Aus welchen Gründen das RKI bzw. dessen Präsident, Prof. Wieler, diese Falschmeldung in überregionalen Medien verbreiteten, bleibt dahingestellt. Es reiht sich aber in die o.g. Fehleinschätzungen und widersprüchlichen Aussagen der Behörde ein. In diesem Zusammenhang muss hinterfragt werden, ob es in einer Krisensituation wie der derzeitigen generell sinnvoll ist, dass die Bundesregierung von einer von ihr abhängigen Institution beraten wird.

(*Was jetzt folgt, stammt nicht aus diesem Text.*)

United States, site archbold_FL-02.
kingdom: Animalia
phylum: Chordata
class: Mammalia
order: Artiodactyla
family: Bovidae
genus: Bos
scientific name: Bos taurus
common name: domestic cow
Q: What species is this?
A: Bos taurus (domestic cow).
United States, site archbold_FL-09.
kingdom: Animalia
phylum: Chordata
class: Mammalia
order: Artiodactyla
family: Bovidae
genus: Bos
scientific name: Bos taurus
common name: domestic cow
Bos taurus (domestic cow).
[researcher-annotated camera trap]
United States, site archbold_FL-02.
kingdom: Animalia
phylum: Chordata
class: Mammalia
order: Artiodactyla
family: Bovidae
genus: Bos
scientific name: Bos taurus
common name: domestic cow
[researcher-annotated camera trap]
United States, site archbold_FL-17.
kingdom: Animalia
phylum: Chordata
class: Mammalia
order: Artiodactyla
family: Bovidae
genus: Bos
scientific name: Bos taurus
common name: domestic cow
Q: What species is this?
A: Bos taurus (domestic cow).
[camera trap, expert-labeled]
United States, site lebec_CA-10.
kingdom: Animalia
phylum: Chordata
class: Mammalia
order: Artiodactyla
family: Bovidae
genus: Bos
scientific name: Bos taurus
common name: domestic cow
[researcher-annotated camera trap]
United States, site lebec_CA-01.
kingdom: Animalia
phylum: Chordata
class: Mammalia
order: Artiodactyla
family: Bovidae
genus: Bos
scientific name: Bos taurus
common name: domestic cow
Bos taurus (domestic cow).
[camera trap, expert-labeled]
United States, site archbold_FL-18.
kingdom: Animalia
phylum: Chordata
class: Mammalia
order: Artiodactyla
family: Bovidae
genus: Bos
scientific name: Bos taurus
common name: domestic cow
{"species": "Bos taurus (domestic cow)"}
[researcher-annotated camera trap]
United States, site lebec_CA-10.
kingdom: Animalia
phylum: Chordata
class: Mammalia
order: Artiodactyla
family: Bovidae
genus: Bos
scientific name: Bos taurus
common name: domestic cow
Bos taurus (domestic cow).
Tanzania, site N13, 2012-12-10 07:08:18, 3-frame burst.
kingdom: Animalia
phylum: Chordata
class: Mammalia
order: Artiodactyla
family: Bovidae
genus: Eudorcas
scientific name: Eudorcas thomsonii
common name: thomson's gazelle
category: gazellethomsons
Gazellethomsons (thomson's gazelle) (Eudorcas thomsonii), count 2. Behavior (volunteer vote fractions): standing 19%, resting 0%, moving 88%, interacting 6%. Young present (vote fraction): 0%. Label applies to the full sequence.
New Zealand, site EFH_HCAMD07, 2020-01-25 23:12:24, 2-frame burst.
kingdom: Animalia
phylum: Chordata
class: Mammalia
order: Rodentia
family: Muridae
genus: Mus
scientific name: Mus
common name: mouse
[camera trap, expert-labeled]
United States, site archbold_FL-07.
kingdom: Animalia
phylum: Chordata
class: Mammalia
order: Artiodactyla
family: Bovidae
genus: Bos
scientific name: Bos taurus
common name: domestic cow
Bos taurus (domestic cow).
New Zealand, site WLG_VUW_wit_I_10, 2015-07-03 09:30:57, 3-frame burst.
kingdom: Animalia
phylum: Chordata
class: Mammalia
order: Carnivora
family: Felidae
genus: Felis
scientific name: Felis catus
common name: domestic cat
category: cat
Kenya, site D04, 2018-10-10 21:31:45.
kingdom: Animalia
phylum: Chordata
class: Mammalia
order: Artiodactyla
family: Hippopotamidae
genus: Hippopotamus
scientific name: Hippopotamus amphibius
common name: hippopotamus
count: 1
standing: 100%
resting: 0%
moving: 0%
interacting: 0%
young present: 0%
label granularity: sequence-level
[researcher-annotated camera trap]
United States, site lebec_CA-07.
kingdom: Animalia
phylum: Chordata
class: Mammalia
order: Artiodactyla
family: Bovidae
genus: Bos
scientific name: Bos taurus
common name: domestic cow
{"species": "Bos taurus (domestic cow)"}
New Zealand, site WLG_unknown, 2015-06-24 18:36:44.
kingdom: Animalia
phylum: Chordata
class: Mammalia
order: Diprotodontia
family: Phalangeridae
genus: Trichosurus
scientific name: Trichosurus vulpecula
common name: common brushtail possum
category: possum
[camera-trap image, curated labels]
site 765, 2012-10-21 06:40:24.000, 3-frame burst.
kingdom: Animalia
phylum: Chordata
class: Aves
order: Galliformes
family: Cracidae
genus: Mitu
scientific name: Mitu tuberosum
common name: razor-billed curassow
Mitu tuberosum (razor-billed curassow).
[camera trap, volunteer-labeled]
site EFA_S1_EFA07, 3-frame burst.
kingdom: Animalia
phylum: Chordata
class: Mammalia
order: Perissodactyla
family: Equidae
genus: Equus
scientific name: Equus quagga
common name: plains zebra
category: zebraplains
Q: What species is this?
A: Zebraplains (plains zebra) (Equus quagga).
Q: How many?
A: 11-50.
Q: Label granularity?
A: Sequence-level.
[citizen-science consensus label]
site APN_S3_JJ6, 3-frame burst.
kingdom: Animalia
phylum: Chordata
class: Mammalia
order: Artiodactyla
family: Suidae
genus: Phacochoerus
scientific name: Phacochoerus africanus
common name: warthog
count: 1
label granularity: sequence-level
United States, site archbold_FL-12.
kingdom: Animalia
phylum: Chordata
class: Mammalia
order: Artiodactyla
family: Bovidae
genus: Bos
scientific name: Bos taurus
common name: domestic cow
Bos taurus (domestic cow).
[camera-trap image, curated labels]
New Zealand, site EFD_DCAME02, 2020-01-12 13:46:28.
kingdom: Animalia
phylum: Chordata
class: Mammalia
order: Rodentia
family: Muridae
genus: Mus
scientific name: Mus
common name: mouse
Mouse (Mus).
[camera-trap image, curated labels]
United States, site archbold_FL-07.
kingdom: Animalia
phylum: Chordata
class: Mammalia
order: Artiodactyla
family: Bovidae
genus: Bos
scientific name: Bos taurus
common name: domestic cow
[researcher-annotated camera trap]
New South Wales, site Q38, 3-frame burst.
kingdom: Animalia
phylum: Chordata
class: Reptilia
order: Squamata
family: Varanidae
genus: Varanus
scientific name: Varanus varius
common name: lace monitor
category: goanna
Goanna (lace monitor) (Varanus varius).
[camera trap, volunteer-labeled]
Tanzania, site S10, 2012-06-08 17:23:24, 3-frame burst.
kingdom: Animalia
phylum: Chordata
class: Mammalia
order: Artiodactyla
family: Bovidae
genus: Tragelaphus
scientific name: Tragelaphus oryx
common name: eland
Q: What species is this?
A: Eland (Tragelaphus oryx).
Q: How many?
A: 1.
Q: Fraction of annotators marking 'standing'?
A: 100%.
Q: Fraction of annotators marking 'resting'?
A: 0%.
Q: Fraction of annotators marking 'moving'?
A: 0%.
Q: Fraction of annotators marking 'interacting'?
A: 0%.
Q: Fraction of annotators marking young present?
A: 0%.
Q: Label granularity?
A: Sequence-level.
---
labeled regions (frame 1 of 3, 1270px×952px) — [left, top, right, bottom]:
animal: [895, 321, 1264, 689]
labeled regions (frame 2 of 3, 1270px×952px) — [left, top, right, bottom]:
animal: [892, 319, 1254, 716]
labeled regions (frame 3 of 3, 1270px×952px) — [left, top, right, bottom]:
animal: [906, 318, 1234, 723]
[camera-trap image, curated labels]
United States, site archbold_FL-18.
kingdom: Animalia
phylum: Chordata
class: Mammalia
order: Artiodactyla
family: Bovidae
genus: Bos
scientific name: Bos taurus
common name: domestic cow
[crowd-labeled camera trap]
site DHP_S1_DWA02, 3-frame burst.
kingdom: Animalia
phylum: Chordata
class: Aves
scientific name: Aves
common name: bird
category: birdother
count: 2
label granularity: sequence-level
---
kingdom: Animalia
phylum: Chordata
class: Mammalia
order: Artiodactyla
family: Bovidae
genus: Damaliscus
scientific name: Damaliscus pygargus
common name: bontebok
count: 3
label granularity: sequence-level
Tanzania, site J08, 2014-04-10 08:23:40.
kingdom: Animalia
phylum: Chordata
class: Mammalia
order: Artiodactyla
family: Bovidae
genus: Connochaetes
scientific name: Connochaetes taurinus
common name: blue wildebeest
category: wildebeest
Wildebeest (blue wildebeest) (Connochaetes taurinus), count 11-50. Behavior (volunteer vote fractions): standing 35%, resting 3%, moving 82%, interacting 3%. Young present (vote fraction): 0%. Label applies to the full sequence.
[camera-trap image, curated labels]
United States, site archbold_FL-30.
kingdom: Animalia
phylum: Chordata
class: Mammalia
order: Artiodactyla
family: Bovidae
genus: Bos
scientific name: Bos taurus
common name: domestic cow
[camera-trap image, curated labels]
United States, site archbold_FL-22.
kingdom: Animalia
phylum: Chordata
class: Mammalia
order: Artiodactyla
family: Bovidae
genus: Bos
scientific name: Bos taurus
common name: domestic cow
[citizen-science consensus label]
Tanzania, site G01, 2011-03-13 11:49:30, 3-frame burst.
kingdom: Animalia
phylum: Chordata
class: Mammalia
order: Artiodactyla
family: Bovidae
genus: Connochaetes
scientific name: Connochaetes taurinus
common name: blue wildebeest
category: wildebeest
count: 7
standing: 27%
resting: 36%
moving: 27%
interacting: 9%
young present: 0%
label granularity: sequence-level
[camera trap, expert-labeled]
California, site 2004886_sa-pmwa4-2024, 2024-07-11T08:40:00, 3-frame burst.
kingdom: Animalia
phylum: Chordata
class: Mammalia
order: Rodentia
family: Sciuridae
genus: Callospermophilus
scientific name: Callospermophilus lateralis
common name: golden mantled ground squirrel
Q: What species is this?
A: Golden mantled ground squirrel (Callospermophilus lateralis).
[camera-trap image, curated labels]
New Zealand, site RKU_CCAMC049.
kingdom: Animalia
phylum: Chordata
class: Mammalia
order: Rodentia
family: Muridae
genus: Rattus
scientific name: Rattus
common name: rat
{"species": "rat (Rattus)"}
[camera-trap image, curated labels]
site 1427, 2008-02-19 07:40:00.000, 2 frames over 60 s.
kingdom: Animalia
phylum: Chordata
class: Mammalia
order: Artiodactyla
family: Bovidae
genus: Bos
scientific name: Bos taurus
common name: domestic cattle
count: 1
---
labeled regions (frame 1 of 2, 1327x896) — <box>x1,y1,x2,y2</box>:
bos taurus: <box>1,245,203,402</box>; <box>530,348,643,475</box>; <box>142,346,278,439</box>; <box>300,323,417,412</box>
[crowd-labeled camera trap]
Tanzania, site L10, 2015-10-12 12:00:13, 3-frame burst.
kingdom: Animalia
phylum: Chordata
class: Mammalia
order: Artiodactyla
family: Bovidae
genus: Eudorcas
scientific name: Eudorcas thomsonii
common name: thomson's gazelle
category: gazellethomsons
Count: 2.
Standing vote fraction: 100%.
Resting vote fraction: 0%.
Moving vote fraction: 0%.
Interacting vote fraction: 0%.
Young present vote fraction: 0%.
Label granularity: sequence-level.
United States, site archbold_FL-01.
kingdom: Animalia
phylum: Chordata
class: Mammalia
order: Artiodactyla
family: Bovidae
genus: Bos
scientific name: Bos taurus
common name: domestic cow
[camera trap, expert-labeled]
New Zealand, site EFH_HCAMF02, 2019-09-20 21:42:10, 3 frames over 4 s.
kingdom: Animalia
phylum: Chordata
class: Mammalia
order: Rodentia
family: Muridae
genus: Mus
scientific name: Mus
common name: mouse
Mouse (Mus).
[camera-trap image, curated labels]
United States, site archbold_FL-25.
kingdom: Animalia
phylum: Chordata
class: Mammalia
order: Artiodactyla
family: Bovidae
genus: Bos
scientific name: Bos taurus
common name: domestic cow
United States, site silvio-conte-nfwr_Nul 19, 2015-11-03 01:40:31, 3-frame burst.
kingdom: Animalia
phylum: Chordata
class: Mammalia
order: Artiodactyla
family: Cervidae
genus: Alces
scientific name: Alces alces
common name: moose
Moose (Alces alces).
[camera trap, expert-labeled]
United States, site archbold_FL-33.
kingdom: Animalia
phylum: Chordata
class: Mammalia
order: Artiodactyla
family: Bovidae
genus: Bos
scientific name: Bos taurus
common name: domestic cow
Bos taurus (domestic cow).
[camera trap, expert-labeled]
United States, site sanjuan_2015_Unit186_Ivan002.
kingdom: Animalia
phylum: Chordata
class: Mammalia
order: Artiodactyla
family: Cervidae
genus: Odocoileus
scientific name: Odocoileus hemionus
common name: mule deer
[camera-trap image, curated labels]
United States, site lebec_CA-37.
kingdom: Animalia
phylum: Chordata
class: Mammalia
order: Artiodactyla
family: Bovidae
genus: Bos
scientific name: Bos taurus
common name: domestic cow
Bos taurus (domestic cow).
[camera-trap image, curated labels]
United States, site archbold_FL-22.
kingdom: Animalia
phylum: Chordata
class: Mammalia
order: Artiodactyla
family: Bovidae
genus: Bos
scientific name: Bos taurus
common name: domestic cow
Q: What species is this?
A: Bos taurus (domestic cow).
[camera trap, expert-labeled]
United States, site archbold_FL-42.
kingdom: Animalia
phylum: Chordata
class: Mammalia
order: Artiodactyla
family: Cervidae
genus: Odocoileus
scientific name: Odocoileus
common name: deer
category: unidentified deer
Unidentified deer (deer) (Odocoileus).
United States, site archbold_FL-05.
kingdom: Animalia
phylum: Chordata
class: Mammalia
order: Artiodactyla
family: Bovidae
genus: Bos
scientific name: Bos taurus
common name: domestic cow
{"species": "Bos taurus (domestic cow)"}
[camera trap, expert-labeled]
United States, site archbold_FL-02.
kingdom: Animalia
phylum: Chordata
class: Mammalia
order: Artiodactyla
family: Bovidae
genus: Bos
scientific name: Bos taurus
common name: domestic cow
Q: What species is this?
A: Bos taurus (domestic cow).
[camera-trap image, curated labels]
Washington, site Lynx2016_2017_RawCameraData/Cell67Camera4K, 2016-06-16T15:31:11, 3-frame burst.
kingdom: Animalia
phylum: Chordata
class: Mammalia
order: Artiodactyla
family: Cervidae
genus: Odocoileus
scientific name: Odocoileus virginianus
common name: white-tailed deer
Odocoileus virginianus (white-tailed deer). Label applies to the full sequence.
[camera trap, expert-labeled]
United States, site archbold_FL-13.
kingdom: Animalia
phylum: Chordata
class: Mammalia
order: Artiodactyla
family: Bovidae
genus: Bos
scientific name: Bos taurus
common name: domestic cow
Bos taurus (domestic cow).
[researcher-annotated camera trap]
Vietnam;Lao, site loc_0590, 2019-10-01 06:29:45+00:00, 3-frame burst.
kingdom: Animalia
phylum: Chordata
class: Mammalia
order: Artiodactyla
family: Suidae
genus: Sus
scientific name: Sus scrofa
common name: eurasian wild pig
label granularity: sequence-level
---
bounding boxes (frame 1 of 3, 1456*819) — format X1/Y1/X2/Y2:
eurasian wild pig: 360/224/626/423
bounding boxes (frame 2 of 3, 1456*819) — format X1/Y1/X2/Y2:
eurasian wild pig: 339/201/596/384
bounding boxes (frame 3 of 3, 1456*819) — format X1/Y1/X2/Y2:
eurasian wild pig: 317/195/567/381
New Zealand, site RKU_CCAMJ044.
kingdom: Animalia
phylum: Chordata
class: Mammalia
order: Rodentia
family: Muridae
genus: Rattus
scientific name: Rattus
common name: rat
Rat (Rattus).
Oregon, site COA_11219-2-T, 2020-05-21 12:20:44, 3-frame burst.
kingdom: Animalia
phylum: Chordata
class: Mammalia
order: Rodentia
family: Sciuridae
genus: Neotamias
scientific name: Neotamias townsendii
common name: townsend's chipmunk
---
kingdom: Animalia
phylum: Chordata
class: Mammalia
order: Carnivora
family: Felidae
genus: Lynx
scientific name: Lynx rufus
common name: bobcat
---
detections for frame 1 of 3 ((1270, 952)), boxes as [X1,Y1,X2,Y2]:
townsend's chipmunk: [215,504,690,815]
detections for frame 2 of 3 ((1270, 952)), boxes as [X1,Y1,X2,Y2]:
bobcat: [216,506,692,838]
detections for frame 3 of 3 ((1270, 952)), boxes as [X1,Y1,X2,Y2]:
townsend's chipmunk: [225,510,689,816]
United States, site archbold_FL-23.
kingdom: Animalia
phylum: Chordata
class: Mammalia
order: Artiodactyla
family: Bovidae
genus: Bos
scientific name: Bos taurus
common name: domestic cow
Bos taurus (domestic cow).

Das Robert Koch-Institut ist eine selbstständige Bundesoberbehörde und direkt dem Bundesministerium für Gesundheit unterstellt.
Ich hoffe, dass ich mit meiner Kommentierung einen Beitrag habe leisten können, der die eingangs gestellte Frage „Aufklärung oder unnötige Panikmache? zumindest in Ansätzen beantwortete. Über Rückmeldungen der geschätzten Leserschaft würde ich mich freuen.